Donner au lecteur, au sein d’un gros roman de 650 pages, plusieurs “sous-récits” (qui forment la très grande majorité des pages du roman) qui abandonnent l’intrigue principale pour se concentrer sur un seul personnage, c’est un pari risqué mais tenu haut la main puisqu’il n’y a que du bon dans ces récits personnels, avec forcément des préférences plus ou moins marquées en fonction des lecteurs.
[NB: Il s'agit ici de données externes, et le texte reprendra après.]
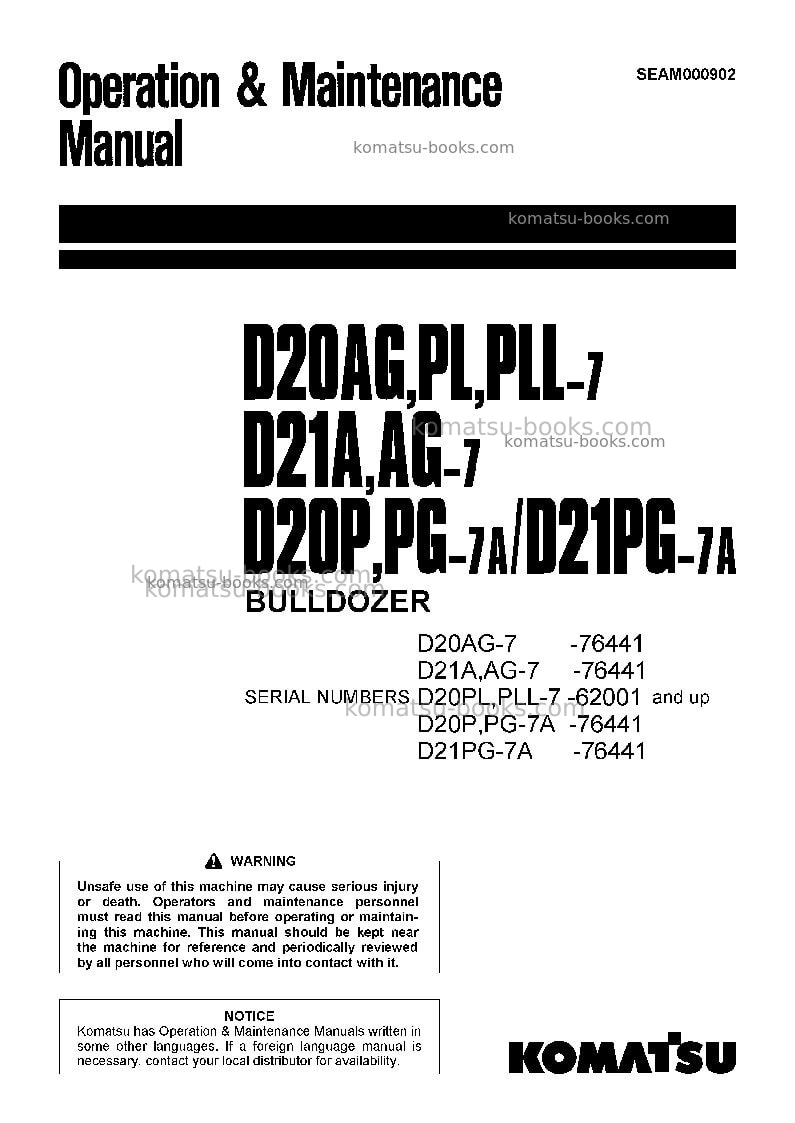Komatsu d21a-7jpn Operation manual cover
Les personnages s’en trouvent nettement approfondis et certains passages se révèlent même brillants voire poignants dans leur style comme dans leur manière sensible d’aborder certains thèmes universels (la mort, l’amour,  l’art, la famille, l’environnement…).

Roman à la structure singulière, bardé de références littéraires (Keats, Chaucer et Yeats sont au premier rang) et usant de nombreux éléments de SF (dilatation relativiste du temps comme on a pu le voir dans de nombreuses autres oeuvres de SF (citons “Interstellar” de Christopher Nolan, “La guerre éternelle” de Joe Haldeman, “Tau zéro” de Poul Anderson ou bien la nouvelle “Souvenirs de ma mère” de Ken Liu qui fut adaptée en court-métrage), IA sous forme humaine avec les cybrides, posant la question du degré d’humanité de celles-ci, clone virtuel (ou un peu plus que virtuel…), transfert de conscience, voyage temporel, etc…) qui ont parfois été repris tels quels par d’autres auteurs jusqu’à aujourd’hui, témoignage d’une forme de syncrétisme thématique en SF qui n’a guère été égalé depuis, “Hypérion” impressionne.

Arrivé au bout du roman, force est de constater que le texte de Dan Simmons ne résout rien. Sa suite, “La chute d’Hypérion” est une lecture nécessaire (sur laquelle je ne tarderai pas à me pencher) et à l’évidence ces deux volumes ne constituent qu’un seul et volumineux ouvrage. Il peut donc être difficile de juger “Hypérion” à sa seule lecture, mais il apparaît déjà clairement que ce véritable livre-univers, à la hauteur de ce qu’a pu créer, dans un genre différent, Frank Herbert avec “Dune”, est d’une importance incontestable dans le genre SF. Un jalon, assurément.